Pistol and related gear
I am in love with the CZ platform. Unlike most of the people shooting I run a regular shadow (non SP01) which has a short dust cover. That plus the fact that I have done a lot of work to the gun (like coating all the switches in Titanium Nitride) makes it very unique out in the field. I feel it swings better and is more snappy (in a good way) than the SP01 shadow, and the 135g Bayou Bullet loads I make for it make it a nice running gun. In single stack I run a heavily customized (by myself again) Springfield Loaded Stainless. Probably the highest quality for the money competition ready 1911 platform to work with. Runs like an open wound.
Rifle and related gear
I don't always shoot 3 gun, but when I do I roll heavy metal with a modified DPMS 308, my Springfield 1911, and a dirty 870.
Shotgun and related gear
I need new shotgun gear. My 870 is on it's last legs and I still reload using 1x4 caddies weak hand from a chest rig. 3 years ago it was the business, now it's like racing the Baja in a model T ford.

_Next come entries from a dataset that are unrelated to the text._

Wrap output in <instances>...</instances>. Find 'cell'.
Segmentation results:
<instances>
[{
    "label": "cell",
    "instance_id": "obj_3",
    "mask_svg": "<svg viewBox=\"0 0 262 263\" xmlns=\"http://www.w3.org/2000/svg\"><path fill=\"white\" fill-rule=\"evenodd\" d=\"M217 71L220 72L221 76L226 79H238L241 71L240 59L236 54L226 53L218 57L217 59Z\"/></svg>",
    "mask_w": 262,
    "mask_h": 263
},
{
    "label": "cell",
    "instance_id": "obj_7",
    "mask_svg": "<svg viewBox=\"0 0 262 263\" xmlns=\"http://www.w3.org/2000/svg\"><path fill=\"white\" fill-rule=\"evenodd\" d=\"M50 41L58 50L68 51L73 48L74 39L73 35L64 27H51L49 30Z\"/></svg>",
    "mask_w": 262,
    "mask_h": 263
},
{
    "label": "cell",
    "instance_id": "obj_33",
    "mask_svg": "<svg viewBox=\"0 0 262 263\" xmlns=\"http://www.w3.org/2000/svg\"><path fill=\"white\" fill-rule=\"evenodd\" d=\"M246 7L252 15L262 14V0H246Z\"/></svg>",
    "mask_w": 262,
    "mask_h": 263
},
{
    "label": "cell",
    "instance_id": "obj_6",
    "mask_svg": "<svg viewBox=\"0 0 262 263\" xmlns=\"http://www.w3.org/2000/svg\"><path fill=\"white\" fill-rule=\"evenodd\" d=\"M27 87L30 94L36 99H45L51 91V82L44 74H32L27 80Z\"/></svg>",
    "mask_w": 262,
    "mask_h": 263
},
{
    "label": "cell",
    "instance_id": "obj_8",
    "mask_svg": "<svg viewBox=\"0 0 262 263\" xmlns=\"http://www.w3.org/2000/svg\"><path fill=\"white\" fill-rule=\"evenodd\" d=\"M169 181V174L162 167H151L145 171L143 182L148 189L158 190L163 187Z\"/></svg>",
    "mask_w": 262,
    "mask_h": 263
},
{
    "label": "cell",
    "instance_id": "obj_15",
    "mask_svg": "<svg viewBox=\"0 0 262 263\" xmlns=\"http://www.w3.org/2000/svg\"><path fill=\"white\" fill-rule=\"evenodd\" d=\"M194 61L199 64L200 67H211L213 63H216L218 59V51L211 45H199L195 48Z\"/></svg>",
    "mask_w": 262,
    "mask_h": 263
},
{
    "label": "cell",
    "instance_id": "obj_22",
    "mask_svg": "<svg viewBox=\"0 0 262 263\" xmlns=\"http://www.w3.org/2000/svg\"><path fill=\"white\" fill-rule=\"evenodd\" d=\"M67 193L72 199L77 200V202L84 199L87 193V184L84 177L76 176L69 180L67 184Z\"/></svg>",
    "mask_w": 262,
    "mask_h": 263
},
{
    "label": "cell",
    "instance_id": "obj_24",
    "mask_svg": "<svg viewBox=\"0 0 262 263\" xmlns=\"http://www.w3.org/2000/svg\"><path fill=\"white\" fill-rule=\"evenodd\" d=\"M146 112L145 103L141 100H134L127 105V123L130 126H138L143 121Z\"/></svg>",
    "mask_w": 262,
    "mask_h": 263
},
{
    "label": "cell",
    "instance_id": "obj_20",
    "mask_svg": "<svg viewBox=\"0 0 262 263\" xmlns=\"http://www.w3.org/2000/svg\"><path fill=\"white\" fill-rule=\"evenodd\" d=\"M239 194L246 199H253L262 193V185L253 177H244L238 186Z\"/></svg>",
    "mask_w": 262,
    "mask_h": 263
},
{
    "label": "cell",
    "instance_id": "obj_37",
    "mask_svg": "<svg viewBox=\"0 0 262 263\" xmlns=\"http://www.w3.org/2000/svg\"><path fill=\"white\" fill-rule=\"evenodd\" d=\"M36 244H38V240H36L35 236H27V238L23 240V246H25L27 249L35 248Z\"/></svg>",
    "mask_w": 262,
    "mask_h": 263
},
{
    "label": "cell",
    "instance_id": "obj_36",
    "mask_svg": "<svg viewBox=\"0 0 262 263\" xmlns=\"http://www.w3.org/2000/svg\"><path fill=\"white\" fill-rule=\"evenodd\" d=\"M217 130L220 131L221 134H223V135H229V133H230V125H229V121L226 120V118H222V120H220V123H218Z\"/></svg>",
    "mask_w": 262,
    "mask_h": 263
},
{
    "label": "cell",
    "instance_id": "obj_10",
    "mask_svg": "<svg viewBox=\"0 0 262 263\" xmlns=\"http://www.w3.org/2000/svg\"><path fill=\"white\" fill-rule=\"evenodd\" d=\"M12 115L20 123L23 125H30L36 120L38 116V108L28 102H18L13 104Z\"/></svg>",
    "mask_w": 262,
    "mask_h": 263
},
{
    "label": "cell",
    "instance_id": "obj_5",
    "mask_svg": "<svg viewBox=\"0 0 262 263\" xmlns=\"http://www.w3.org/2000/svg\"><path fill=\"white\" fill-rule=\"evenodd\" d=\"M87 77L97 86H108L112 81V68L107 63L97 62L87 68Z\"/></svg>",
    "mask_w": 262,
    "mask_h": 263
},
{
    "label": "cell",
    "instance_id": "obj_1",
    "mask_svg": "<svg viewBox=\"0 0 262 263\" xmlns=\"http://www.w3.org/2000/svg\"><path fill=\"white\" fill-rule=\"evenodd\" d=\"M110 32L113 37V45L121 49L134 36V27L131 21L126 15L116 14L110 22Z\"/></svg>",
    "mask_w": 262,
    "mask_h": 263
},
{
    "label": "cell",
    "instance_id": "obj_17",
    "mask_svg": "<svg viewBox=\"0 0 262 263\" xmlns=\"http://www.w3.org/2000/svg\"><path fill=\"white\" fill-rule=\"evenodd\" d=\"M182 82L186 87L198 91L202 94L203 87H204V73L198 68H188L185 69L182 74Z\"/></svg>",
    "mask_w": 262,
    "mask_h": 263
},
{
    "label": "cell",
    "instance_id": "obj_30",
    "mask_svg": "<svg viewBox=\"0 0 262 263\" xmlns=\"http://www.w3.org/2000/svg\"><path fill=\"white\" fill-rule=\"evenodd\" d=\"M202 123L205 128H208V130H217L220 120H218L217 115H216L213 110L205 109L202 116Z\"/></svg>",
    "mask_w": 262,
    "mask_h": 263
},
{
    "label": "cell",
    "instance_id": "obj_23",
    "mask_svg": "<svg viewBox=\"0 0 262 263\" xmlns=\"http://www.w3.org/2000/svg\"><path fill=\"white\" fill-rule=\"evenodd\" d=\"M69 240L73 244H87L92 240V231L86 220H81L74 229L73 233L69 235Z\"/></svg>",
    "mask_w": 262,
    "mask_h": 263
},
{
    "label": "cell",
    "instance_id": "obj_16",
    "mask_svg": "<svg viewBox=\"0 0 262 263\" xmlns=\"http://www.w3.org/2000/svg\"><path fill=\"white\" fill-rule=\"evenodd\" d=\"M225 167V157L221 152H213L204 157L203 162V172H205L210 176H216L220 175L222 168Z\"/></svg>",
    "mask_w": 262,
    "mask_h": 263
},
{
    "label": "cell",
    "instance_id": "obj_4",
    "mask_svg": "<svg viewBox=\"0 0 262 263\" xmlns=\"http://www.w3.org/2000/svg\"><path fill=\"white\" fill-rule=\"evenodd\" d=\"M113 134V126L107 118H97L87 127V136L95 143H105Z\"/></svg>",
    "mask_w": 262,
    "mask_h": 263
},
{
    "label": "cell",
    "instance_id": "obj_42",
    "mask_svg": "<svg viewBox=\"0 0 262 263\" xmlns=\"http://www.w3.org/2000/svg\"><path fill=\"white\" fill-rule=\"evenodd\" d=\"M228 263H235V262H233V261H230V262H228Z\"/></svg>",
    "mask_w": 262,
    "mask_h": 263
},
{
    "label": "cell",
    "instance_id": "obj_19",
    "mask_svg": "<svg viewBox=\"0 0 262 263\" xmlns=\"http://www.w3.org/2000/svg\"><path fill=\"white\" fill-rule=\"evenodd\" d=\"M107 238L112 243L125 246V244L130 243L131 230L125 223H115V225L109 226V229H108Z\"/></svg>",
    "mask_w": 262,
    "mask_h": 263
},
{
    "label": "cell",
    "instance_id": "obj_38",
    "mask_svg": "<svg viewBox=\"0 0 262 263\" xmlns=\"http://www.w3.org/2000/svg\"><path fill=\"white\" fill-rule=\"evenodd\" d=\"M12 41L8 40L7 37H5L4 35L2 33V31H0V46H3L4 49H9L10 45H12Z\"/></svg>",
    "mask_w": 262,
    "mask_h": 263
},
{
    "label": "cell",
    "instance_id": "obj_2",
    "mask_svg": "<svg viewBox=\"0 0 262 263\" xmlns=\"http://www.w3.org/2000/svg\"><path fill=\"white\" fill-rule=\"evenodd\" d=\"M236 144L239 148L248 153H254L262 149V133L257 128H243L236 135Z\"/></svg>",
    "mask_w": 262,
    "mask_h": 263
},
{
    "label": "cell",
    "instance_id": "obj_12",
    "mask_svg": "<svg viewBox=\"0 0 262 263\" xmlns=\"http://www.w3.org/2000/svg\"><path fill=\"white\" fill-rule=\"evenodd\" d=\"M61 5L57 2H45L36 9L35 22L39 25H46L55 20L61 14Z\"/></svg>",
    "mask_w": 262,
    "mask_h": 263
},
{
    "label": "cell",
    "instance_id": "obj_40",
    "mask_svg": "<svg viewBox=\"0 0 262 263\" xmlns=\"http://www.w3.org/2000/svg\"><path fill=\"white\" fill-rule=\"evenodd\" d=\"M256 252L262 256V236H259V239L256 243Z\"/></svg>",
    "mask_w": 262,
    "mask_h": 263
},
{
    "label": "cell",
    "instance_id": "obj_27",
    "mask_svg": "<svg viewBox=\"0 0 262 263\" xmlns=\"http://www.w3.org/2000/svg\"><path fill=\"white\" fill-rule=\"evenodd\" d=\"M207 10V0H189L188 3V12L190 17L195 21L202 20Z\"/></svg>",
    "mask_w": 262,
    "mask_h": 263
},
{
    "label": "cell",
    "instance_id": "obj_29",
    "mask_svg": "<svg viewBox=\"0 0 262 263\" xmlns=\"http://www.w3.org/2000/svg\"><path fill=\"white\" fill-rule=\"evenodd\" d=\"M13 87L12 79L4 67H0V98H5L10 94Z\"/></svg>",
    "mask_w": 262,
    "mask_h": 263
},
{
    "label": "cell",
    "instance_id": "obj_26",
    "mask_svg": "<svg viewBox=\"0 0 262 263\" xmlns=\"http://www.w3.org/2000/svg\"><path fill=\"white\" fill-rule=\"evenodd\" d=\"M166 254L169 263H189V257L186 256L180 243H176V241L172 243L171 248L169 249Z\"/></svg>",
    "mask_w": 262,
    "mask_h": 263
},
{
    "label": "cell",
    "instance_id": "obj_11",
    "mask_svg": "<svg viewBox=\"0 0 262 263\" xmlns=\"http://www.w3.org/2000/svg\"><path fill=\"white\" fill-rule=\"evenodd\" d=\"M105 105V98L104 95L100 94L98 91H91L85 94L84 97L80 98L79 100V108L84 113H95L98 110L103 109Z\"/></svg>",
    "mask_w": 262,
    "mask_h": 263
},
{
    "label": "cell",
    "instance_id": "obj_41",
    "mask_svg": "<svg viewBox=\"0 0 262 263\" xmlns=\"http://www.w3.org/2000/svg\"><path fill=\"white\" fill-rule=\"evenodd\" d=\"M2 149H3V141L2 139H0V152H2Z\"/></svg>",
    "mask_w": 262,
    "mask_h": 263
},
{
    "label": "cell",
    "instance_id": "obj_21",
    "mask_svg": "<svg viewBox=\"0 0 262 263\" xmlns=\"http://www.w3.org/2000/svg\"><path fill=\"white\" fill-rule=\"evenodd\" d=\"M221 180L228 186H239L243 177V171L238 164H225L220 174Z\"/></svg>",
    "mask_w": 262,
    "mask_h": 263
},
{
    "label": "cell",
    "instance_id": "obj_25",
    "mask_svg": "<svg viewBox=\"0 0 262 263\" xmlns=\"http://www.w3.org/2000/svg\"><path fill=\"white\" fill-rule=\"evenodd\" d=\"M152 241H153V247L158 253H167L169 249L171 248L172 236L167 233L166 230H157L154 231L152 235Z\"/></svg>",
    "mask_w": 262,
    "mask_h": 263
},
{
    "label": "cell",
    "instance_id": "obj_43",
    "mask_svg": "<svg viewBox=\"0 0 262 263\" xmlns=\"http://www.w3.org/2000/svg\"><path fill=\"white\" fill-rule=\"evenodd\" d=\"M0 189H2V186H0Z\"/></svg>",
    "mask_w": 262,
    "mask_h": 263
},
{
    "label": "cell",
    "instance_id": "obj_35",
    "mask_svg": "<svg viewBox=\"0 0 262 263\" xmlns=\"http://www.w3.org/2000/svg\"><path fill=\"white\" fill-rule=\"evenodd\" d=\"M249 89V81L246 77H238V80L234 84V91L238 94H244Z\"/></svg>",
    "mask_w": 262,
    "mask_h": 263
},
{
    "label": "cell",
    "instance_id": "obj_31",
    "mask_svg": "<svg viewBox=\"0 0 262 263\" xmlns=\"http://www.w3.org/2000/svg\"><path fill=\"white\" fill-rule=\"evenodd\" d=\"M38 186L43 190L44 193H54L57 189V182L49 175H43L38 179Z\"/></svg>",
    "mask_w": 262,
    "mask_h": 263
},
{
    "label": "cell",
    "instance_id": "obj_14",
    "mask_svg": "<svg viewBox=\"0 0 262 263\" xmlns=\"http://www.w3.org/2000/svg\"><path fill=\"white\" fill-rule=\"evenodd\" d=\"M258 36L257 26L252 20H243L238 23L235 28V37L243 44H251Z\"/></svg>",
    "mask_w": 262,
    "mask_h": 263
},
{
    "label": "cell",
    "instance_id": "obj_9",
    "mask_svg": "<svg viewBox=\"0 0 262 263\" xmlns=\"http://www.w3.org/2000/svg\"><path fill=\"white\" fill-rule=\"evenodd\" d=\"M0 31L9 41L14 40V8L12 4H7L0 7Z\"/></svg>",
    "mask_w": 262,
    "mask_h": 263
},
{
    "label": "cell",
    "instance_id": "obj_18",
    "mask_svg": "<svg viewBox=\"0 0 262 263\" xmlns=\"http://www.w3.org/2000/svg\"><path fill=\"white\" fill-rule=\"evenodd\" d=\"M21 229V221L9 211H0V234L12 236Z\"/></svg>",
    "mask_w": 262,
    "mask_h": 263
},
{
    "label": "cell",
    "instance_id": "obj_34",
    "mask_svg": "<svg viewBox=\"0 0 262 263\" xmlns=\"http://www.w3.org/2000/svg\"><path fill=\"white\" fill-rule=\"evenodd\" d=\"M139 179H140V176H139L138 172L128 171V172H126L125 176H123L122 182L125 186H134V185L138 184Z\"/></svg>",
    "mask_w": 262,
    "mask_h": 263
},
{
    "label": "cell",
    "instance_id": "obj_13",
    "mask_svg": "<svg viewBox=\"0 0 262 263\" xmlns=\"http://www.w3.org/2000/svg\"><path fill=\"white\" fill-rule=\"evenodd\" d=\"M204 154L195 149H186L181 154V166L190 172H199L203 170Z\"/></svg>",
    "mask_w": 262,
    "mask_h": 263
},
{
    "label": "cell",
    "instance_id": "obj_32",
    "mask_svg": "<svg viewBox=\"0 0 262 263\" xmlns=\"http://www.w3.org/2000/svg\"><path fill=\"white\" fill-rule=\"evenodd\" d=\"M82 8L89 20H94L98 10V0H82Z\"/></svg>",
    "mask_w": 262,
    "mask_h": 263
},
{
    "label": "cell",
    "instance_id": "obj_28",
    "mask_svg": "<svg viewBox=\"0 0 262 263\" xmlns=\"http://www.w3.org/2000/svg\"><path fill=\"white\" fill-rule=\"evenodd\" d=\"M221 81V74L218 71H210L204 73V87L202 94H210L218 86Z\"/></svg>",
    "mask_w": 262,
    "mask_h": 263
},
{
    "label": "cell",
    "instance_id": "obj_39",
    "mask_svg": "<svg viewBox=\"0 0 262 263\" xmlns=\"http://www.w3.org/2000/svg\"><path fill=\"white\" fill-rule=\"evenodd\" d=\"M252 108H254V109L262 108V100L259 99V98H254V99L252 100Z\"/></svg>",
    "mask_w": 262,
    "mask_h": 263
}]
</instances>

Grip the living $#!% out of the gun and watch every shot go into the A zone without concentrating on it. Sounds obvious but there is a deep technique behind it that takes some contemplation and practice. This gets told to people all the time and they don't do it, or don't do it right. Brian Enos wrote an entire book about it. It won't make sense unless you've been shooting for a little while. Get out there and find your Void mind!